*DIRECTIVES*.
A - Reproduce the passage of the shrink-index thread that runs from "Essentially the shrink" up to and including "are not colocated.".
B - Answer these questions using the shrink-index thread:
(i) What primary store size does the example index have?
(ii) Which team handle is pinged in the thread?
(iii) On what date did DaveCTurner post his comment?
C - List every item the shrink-index thread gives under "Suggestions for improvement:".

*PASSAGE SHOWN*.
• • • • • • •

Shrink indices without needing shards to be co-located #63519

lanerjo · 2020-10-09T13:03:25Z

Currently the shrink index operation requires 1 copy of every shard to reside on the same node.

This may be not possible for some indices.
Example:
Index primary store size = 5Tb
Index has setting total_shards_per_node: 2 (To avoid hotspots being created and reduce cpu usage during queries)
Rollover is not feasible, as too many indices/shards would be created, causing cluster instability
Number of primary shards = 100 (required to keep up with ingestion rates)
Largest Disk = 3.5Tb

Suggestions for improvement:
Distribute shrink operation across multiple nodes
Do not require all shards to be on same node
Do not move more shards than required.

Essentially the shrink could be performed on 2,3,4... shards on a per node basis. Thereby, distributing the workload across multiple nodes, reducing load from a shrink operation. Added benefit of performing the shrink operation across multiple nodes, fewer shards would need to be relocated.

Bonus improvements:
Ability to specify nodes as shrink only, so that index routing could be ignored for the shrink operation. This node type would not store data any time other than during the shrink operation. This would limit the impact of shrink load to ingestion and queries.

elasticmachine · 2020-10-13T09:34:14Z

Pinging @elastic/es-distributed (:Distributed/CRUD)

DaveCTurner · 2020-10-21T13:47:41Z

We discussed this as a team today and we can see some value in supporting shrinking an index from shards that are not colocated.

• • • • • • •

*PROVIDED INFORMATION*.

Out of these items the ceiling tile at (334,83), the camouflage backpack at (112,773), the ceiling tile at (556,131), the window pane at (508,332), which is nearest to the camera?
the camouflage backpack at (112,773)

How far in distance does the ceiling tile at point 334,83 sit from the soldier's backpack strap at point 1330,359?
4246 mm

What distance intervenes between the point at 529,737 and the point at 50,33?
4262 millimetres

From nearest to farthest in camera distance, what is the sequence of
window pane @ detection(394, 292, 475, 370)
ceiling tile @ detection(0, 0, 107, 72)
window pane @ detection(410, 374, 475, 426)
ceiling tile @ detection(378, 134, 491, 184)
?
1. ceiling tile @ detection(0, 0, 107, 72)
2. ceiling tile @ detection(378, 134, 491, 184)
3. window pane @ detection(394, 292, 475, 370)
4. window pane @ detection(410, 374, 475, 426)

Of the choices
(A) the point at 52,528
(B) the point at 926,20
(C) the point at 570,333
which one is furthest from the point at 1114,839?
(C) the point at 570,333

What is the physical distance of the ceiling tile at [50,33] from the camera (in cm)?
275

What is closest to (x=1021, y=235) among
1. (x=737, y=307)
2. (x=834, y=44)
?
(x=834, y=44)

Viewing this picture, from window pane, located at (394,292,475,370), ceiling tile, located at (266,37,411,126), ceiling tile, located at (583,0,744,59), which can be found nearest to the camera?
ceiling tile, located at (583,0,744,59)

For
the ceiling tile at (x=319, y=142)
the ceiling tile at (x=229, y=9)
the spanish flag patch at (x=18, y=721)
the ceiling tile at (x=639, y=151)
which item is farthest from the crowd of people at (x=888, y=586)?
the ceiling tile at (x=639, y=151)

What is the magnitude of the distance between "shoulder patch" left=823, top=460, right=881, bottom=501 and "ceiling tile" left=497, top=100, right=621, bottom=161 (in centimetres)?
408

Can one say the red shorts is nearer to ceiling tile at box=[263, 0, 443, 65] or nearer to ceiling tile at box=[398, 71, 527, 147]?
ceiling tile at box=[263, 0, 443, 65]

• • • • • • •

*EXERCISE SOLUTIONS*.
A -
Essentially the shrink could be performed on 2,3,4... shards on a per node basis. Thereby, distributing the workload across multiple nodes, reducing load from a shrink operation. Added benefit of performing the shrink operation across multiple nodes, fewer shards would need to be relocated.

Bonus improvements:
Ability to specify nodes as shrink only, so that index routing could be ignored for the shrink operation. This node type would not store data any time other than during the shrink operation. This would limit the impact of shrink load to ingestion and queries.

elasticmachine · 2020-10-13T09:34:14Z

Pinging @elastic/es-distributed (:Distributed/CRUD)

DaveCTurner · 2020-10-21T13:47:41Z

We discussed this as a team today and we can see some value in supporting shrinking an index from shards that are not colocated.

B -
(i) 5Tb
(ii) @elastic/es-distributed
(iii) 2020-10-21

C -
Distribute shrink operation across multiple nodes
Do not require all shards to be on same node
Do not move more shards than required.